Using the listing below, report all lines holding the word "dhtmlwindow".

========

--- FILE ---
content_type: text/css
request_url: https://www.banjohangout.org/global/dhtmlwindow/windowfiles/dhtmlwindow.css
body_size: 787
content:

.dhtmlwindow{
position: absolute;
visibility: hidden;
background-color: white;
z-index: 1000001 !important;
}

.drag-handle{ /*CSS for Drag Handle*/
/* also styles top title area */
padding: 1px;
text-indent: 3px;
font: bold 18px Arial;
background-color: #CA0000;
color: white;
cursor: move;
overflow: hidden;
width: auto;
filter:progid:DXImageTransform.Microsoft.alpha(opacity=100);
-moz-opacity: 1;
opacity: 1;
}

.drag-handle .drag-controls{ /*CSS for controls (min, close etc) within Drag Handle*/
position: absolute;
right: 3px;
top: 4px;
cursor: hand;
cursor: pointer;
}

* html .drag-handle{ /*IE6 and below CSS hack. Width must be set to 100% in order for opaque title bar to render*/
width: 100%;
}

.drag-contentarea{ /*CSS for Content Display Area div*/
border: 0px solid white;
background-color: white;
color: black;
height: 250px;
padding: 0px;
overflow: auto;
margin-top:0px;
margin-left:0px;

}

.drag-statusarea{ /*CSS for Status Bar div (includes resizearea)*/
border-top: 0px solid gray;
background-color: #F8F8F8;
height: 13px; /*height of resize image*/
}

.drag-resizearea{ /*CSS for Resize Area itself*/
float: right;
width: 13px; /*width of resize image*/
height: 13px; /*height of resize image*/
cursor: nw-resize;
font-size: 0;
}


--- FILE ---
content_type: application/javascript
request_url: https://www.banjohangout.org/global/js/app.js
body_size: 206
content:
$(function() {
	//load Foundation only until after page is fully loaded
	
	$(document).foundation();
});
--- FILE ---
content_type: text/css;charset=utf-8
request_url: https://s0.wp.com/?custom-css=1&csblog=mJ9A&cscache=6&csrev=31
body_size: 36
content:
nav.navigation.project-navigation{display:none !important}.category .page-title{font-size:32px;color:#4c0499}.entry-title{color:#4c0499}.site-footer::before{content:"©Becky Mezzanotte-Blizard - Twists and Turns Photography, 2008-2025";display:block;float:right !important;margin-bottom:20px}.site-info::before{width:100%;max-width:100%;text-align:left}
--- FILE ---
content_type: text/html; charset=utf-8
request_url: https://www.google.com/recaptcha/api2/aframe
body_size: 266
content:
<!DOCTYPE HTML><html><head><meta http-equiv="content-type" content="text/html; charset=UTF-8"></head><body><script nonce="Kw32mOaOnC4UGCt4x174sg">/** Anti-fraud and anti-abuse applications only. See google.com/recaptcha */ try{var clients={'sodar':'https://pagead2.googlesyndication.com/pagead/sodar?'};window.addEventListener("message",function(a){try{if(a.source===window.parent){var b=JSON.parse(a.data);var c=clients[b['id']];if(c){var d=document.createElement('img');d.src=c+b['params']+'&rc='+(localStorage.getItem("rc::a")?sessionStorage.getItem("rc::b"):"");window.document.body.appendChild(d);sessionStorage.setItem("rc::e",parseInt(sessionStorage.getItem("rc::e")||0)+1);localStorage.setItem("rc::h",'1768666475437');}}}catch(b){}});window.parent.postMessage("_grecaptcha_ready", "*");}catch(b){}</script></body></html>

========

* [Worked solution]:
request_url: https://www.banjohangout.org/global/dhtmlwindow/windowfiles/dhtmlwindow.css
.dhtmlwindow{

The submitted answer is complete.